3 Hafta! (16. Bölüm)

529 90 31
                                    

İyi okumalar!

''Domuz gibi hadi gidelim. Bir daha erkek arkadaşlarımıza yanaşamaz. Tüm kasabadaki erkekleri kendi malı sanıyor.'' Son kez karnıma tekme atıp tuvaletten çıktıklarında ağlayarak yerde cenin pozisyonunda yatıyordum. Her yerim acıyordu ama bu acıdan çok utancımın tarifi yoktu. Bu dayağı yeme sebebim bile yoktu. Onların beni dövme sebepleri doğru bile değildi. Yerde kıvrılmış neye ağladığımı bilmeden yatıyordum. Acıya mı utanca mı?

Yerde ağlamam birkaç dakika daha sürmüştü. Sonrasında ne değiştiğini bilmiyordum ama yerden yavaşça kalktım. Canım acıyordu. Kaburgam sanki ciğerime batıyordu. Lavabonun kenarına tutunup tam ayağa kalktığımda aynadaki kendi görüntümden korktum. Bağırarak acıma rağmen aynadan olabildiğince uzaklaştım.

Şiddet bu muydu? Aynadaki kendini dahi tanıyamamak....

Kaşım patlamış, gözüm şimdiden tuhaf bir renk almıştı, dudağımdan akan kan çenemi kaplamıştı. Başörtüm başım dışında her yerdeydi. Üstüm başım pislikten renk değiştirmişti. Tüm tuvaleti süpürmüş olmalıydım. Canım acıyordu. Çok acıyordu.

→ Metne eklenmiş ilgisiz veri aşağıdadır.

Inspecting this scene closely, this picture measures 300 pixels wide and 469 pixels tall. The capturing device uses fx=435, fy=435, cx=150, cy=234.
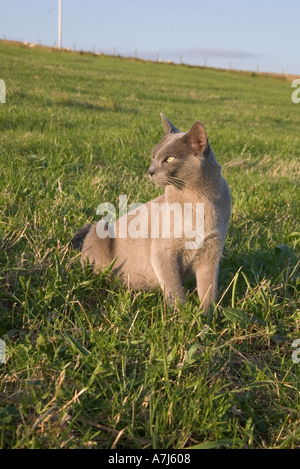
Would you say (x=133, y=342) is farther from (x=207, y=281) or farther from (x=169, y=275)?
(x=207, y=281)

''Abla?'' Mary yavaşça tuvaletin kapısını açıp kafasını içeri hafifçe uzattı. Etrafa bakarken en köşede beni gördüğünde dondu. Bana bakışı hafızama kazınmıştı. Yıllar geçse dahi unutmayacağımbir bakış atmıştı. Doğduğu günden beri tanıdığım kardeşimde ilk defa böyle bir bakış görmüştüm. Kendisini topladığında ne kadar süre geçti bilmiyorum. Ben köşede ağlıyordum. Çantasını fırlatıp bana koşmuştu. ''Abla...'' diye fısıldadığında sesi titremişti. Bana dokunmak istiyordu ama dokunamıyordu. Bana sarılmak için hamle yaptığında tekrar çığlık attım.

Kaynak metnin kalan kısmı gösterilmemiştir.